BEGIN SUPPLIED MATERIAL

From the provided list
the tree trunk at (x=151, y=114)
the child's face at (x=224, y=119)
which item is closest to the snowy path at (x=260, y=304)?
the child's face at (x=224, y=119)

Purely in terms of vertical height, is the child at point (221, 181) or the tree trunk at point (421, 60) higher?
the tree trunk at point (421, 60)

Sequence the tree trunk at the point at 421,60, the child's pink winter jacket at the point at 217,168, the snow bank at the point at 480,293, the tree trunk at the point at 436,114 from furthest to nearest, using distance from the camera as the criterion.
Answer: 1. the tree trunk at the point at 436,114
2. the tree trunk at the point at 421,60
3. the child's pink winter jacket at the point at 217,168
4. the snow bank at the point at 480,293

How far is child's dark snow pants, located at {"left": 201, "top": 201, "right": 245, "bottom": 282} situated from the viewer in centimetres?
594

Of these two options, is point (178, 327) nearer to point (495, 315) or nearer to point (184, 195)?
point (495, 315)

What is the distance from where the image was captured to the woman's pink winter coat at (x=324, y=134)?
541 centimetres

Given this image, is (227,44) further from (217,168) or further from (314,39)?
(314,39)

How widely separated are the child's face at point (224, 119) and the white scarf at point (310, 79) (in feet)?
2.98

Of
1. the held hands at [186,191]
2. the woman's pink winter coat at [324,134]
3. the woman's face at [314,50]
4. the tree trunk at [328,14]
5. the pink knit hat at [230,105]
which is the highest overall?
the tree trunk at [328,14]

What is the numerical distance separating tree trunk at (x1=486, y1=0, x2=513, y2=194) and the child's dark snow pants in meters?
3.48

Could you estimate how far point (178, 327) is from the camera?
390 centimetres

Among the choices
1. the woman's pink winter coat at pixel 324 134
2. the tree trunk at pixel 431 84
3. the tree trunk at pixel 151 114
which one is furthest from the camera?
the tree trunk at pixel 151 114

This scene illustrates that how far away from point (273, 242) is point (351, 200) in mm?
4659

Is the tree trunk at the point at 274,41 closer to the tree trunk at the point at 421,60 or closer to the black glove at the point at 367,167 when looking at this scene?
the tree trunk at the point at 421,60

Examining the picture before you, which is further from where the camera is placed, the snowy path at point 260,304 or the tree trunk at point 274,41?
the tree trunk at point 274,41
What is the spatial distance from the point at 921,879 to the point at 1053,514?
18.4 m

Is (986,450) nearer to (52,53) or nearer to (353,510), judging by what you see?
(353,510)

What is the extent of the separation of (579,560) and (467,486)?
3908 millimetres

END SUPPLIED MATERIAL

[WRITTEN REQUEST]: Output the entries above as a two-column CSV with the columns text and answer, one row per entry. Enclose each field in double quotes and replace any line breaks inside a field with spaces.

[EXERCISE ANSWER]:
text,answer
"From the provided list the tree trunk at (x=151, y=114) the child's face at (x=224, y=119) which item is closest to the snowy path at (x=260, y=304)?","the child's face at (x=224, y=119)"
"Purely in terms of vertical height, is the child at point (221, 181) or the tree trunk at point (421, 60) higher?","the tree trunk at point (421, 60)"
"Sequence the tree trunk at the point at 421,60, the child's pink winter jacket at the point at 217,168, the snow bank at the point at 480,293, the tree trunk at the point at 436,114 from furthest to nearest, using distance from the camera as the criterion. Answer:","1. the tree trunk at the point at 436,114 2. the tree trunk at the point at 421,60 3. the child's pink winter jacket at the point at 217,168 4. the snow bank at the point at 480,293"
"How far is child's dark snow pants, located at {""left"": 201, ""top"": 201, ""right"": 245, ""bottom"": 282} situated from the viewer in centimetres?","594"
"Of these two options, is point (178, 327) nearer to point (495, 315) or nearer to point (184, 195)?","point (495, 315)"
"What is the distance from where the image was captured to the woman's pink winter coat at (x=324, y=134)?","541 centimetres"
"Given this image, is (227,44) further from (217,168) or further from (314,39)?","(314,39)"
"How widely separated are the child's face at point (224, 119) and the white scarf at point (310, 79) (in feet)?","2.98"
"Of 1. the held hands at [186,191] 2. the woman's pink winter coat at [324,134] 3. the woman's face at [314,50] 4. the tree trunk at [328,14] 5. the pink knit hat at [230,105] which is the highest overall?","the tree trunk at [328,14]"
"What is the numerical distance separating tree trunk at (x1=486, y1=0, x2=513, y2=194) and the child's dark snow pants in meters?","3.48"
"Could you estimate how far point (178, 327) is from the camera?","390 centimetres"
"Among the choices 1. the woman's pink winter coat at pixel 324 134 2. the tree trunk at pixel 431 84 3. the tree trunk at pixel 151 114 which one is furthest from the camera?","the tree trunk at pixel 151 114"
"This scene illustrates that how far away from point (273, 242) is point (351, 200) in mm?","4659"
"Is the tree trunk at the point at 274,41 closer to the tree trunk at the point at 421,60 or closer to the black glove at the point at 367,167 when looking at this scene?","the tree trunk at the point at 421,60"
"Examining the picture before you, which is further from where the camera is placed, the snowy path at point 260,304 or the tree trunk at point 274,41?","the tree trunk at point 274,41"
"What is the spatial distance from the point at 921,879 to the point at 1053,514?","18.4 m"
"Is (986,450) nearer to (52,53) or nearer to (353,510), judging by what you see?","(353,510)"
"What is the extent of the separation of (579,560) and (467,486)?","3908 millimetres"